-- Start SELECTED EXCERPT --
No pthread_sigaction() in POSIX ?

Discussion:

Xavier Roche

2011-05-17 19:36:33 UTC

Hi folks,

While playing with signals, I realized that threads and signals do not
perfectly fit together. Signal handlers (sigaction(), signal() ..) are
globally defined for a given process, and there is no way to define
locally (per thread) a handler when a thread receive a signal.

We have the ability to send a signal to a specific thread,
however (pthread_kill() ;
<http://pubs.opengroup.org/onlinepubs/009695399/functions/pthread_kill.html>),
but not the ability to handle it properly without overriding the global
signal handler.

Worse, if one thread wants to handle a signal cooperatively, overriding
the global handler, it has to do forbidden things (such as locking,
which is not signal-safe)

Would a function such as:

int pthread_sigaction(int signum, const struct sigaction *act,
struct sigaction *oldact);

.. be totally absurd ?

[ One biggest cons. is to define what would happend if a global handler is
defined, AND a thread local handler. A possible answer would be to handle
the case as it is handled with sigaction vs. signal (the latest call
overrides the previous one ; ie. sigaction() overrides everything, and
pthread_sigaction() then overrides a specific thread handler) ]

Don Cragun

2011-05-17 20:28:20 UTC

Permalink

Post by Xavier Roche
Hi folks,
While playing with signals, I realized that threads and signals do not perfectly fit together. Signal handlers (sigaction(), signal() ..) are globally defined for a given process, and there is no way to define locally (per thread) a handler when a thread receive a signal.
We have the ability to send a signal to a specific thread, however (pthread_kill() ; <http://pubs.opengroup.org/onlinepubs/009695399/functions/pthread_kill.html>), but not the ability to handle it properly without overriding the global signal handler.

Hi Xavier,

Note, however, that the application usage points out that when the
signal handler is called, it will be in the context of the designated
thread. Note that when using sigaction(), SA_SIGINFO is set, and a
signal is caught, the signal catching function is invoked as:
void func(int signo, siginfo_t *info, void *context);
where the third argument refers to the receiving thread's context.

Isn't this sufficient?

- Don

Post by Xavier Roche
Worse, if one thread wants to handle a signal cooperatively, overriding the global handler, it has to do forbidden things (such as locking, which is not signal-safe)
int pthread_sigaction(int signum, const struct sigaction *act,
struct sigaction *oldact);
.. be totally absurd ?
-- End SELECTED EXCERPT --
SET TASKS:
1) Copy the passage of the thread on per-thread signal handlers between "Note, however, that" and "receiving thread's context.", inclusive.
2) Decide whether each statement below agrees with the thread on per-thread signal handlers. Answer yes or no for each, and quote the words of the thread that settle it.
(a) Signal handlers set with sigaction() or signal() apply to one thread only.
(b) A signal can be sent to one particular thread.
(c) With SA_SIGINFO set, the third argument of the signal-catching function refers to the context of the thread that receives the signal.
-- Start SUPPLIED MATERIAL --
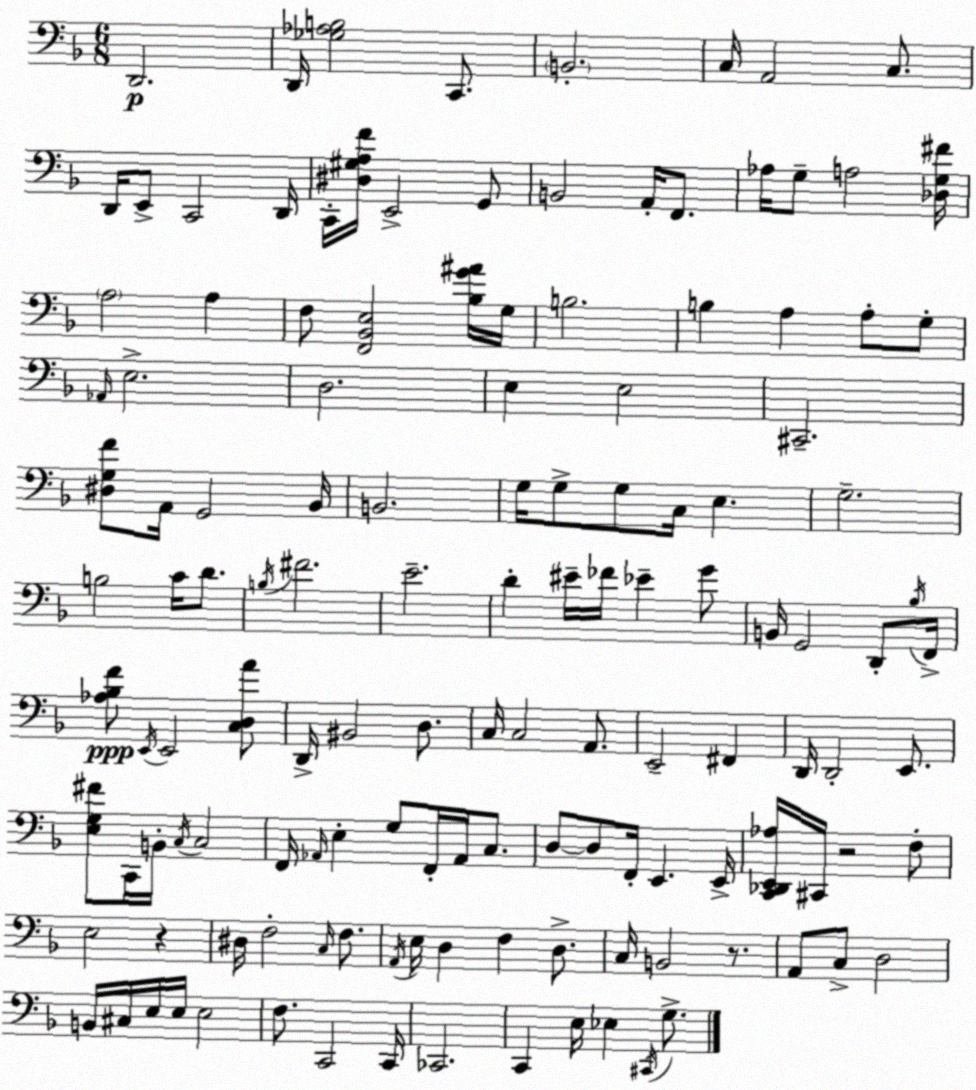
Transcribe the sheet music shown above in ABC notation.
-- End SUPPLIED MATERIAL --
THE SOLUTIONS:
1)
Note, however, that the application usage points out that when the
signal handler is called, it will be in the context of the designated
thread. Note that when using sigaction(), SA_SIGINFO is set, and a
signal is caught, the signal catching function is invoked as:
void func(int signo, siginfo_t *info, void *context);
where the third argument refers to the receiving thread's context.

2)
(a) No: "Signal handlers (sigaction(), signal() ..) are globally defined for a given process"
(b) Yes: "We have the ability to send a signal to a specific thread"
(c) Yes: "where the third argument refers to the receiving thread's context"